-- Records for this task follows --

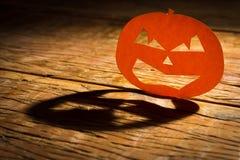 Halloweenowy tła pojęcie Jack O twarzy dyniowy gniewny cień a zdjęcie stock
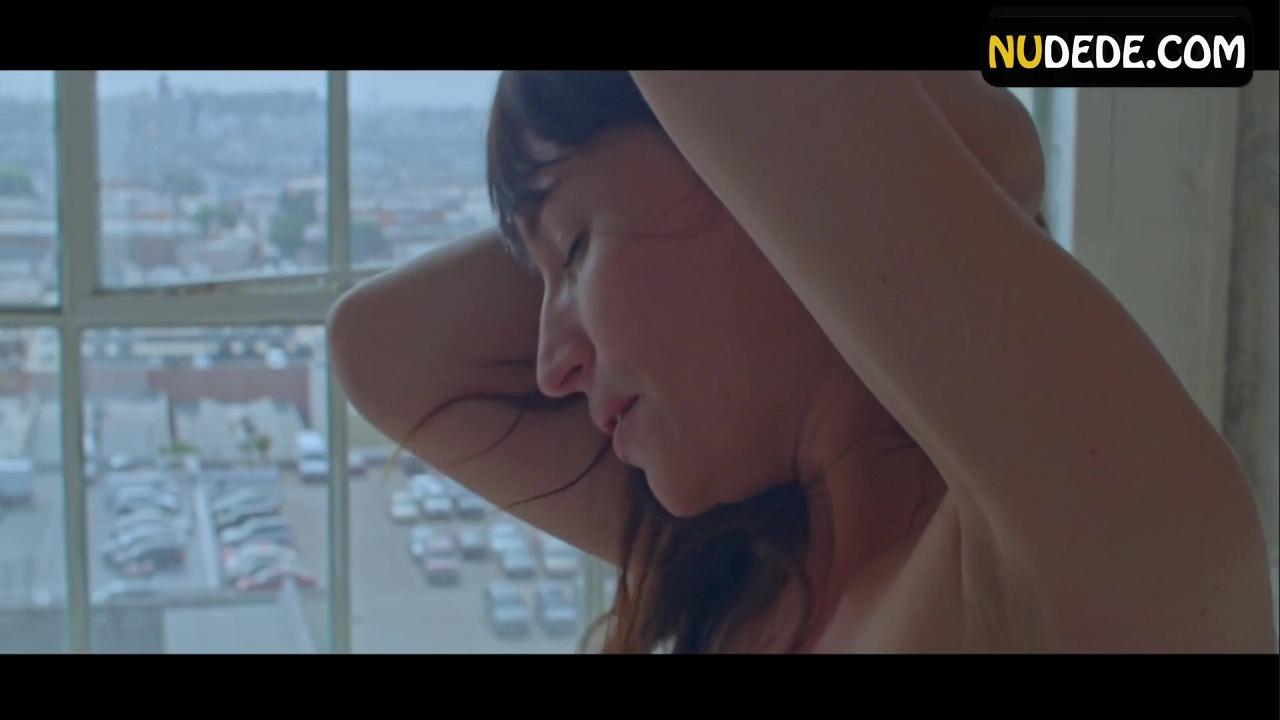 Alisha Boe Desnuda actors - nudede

-- Records for this task concluded --
-- Records for this task follows --

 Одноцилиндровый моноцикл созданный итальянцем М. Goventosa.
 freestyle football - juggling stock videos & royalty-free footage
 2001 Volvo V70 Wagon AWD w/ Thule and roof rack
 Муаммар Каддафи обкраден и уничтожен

-- Records for this task concluded --

* [Instructions for the task]:
From the records above, return exactly the lines running from the one that contains "Halloweenowy tła pojęcie" down to the one that contains "Alisha Boe Desnuda actors - nudede", both included, without any pictures.

* [Task solution]:
 Halloweenowy tła pojęcie Jack O twarzy dyniowy gniewny cień a zdjęcie stock
 Alisha Boe Desnuda actors - nudede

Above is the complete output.